Gli obblighi dei genitori verso i figli


La condizione giuridica del figlio o, come tecnicamente si dice, il suo stato entro la famiglia può essere quello di figlio legittimo o di figlio naturale o di figlio adottivo. I primi due stati si basano sul fatto naturale della generazione, il terzo deriva da un atto giuridico, l’adozione, che stabilisce un rapporto elettivo di filiazione fra persone non legate da un vincolo di sangue.

Lo stato di figlio legittimo, contrapposto a quello di figlio naturale, spetta, in linea di principio a chi sia stato concepito o sia nato in costanza di matrimonio, ossia da genitori tra loro coniugati, non importa che si trattasse di matrimonio valido oppure di matrimonio poi dichiarato nullo. Secondo quanto disposto dall’articolo 147 del codice civile, entrambi i genitori hanno l’obbligo di mantenere, educare ed istruire la prole, adempiendo questo dovere in proporzione delle rispettive sostanze e secondo le loro capacità di lavoro professionale e secondo le loro capacità di lavoro professionale o casalingo.
**********
• _Cosa serve_: Prosegui il brano sugli obblighi dei genitori verso i figli a partire da dove si interrompe. Le righe che seguono sono materiale separato, estraneo al brano sugli obblighi dei genitori verso i figli.
**********
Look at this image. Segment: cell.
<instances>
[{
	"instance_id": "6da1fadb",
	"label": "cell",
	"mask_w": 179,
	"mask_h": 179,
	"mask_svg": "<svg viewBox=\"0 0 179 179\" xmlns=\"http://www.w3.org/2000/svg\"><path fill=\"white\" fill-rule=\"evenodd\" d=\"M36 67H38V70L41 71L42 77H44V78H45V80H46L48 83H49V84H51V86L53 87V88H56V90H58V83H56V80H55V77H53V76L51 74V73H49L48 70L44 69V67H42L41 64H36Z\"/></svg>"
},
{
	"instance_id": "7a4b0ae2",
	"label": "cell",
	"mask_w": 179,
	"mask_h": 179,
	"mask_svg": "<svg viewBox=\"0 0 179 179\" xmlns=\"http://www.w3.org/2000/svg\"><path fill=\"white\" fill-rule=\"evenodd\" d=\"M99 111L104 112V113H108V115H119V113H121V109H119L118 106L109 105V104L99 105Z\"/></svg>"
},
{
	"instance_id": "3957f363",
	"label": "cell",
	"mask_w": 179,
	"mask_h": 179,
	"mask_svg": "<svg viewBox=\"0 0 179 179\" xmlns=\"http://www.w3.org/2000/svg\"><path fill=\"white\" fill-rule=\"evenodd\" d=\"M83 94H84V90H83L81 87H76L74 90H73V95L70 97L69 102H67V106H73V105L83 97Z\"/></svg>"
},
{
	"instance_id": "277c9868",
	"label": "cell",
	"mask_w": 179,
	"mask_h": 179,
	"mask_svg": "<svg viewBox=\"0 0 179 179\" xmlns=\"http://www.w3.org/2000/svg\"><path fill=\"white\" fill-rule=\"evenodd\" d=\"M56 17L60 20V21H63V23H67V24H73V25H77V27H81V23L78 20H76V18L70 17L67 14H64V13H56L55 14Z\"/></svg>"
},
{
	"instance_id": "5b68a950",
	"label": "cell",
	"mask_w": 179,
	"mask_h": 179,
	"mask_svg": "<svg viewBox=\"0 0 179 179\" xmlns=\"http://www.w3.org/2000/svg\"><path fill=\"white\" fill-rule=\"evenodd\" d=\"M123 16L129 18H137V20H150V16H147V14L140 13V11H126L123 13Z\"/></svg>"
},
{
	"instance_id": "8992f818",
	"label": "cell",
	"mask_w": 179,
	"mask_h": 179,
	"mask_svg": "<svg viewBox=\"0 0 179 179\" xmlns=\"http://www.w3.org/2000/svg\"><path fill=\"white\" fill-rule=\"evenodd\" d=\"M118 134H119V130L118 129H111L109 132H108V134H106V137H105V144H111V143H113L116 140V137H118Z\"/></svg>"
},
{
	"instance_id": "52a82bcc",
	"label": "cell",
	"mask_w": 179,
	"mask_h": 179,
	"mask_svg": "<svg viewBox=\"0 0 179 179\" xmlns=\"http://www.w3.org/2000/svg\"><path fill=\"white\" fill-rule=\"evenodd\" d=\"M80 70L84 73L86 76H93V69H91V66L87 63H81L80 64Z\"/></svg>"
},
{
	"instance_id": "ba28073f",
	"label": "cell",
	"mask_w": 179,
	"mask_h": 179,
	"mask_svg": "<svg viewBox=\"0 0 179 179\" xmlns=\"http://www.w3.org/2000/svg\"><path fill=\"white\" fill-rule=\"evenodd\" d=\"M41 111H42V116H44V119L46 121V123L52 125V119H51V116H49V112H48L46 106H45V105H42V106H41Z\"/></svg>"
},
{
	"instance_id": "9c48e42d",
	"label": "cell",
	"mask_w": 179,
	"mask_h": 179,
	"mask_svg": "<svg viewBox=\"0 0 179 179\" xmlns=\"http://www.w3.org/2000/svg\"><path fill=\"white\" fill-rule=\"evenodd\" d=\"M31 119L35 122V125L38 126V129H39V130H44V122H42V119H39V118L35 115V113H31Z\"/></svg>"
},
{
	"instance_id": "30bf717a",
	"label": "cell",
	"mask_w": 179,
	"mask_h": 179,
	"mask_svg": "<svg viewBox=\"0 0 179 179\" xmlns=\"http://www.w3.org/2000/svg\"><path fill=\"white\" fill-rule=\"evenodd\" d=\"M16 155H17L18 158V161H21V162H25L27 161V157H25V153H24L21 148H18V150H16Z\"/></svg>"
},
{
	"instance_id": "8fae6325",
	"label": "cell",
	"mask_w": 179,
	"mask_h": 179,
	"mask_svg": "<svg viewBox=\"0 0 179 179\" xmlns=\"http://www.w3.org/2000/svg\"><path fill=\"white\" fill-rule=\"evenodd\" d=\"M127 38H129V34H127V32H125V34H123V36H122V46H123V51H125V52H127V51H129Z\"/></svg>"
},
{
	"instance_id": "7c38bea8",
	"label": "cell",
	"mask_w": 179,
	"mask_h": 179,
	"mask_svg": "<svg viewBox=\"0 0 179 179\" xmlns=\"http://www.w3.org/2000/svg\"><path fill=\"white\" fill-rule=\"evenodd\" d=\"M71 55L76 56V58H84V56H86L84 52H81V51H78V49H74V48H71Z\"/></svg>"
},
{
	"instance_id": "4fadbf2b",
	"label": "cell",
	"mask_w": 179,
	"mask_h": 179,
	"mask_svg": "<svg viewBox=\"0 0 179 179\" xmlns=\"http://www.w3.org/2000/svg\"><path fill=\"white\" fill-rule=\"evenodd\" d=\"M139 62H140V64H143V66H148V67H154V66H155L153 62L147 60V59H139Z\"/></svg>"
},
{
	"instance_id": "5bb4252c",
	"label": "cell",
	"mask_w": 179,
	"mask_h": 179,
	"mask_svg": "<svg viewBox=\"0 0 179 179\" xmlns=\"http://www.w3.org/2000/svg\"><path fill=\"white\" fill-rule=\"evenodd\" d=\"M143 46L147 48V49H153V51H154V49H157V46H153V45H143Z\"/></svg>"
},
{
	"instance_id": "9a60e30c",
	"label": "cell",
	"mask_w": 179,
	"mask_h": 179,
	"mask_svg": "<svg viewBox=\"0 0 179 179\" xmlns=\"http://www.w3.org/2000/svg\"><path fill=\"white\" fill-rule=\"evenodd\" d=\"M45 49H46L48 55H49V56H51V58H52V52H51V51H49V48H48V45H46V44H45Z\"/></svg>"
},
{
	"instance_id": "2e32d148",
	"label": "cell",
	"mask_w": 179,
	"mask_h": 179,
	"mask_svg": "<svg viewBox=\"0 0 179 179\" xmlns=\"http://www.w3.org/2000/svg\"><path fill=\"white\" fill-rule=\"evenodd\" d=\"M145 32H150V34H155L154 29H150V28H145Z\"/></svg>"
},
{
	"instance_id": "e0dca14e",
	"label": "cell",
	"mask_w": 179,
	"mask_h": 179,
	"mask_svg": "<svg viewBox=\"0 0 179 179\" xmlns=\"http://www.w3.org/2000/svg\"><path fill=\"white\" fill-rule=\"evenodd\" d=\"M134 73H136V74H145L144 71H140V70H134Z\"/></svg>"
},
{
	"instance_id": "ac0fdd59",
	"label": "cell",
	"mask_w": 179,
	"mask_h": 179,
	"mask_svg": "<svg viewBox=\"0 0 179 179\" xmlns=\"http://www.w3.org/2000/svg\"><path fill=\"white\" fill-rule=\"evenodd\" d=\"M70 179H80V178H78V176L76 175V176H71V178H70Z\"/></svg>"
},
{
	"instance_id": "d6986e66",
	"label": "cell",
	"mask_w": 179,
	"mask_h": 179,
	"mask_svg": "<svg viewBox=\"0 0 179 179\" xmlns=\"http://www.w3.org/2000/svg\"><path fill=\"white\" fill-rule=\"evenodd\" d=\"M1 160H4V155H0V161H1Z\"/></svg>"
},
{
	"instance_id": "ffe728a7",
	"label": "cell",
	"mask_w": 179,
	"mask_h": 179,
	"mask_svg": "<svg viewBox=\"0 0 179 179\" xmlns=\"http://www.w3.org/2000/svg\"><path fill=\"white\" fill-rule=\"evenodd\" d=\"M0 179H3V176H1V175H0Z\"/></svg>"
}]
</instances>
**********
• _Risposta_:
All’adempimento di questi doveri è preordinata la potestà dei genitori, ad essi spettante sui figli minori. La potestà genitoriale si esplica nell’educazione e nella cura del minore, da un lato, nella rappresentanza legale e nella gestione del suo patrimonio, dall’altro. La titolarità della potestà spetta ad entrambi i genitori, che possono esercitarla disgiuntamente solo per compiere atti di ordinaria amministrazione. Per gli atti eccedenti l’ordinaria amministrazione l’esercizio deve essere congiunto.

E’ opportuno evidenziare che il diritto al mantenimento permane anche nei confronti del figlio maggiorenne, per consentirgli di acquisire quella preparazione sociale e culturale che gli consenta di divenire produttivo e maturo per una propria autonoma esistenza; ciò non vuol dire, tuttavia, che l’obbligo sussista anche laddove il mancato inserimento nel mondo del lavoro dipenda da sua negligenza.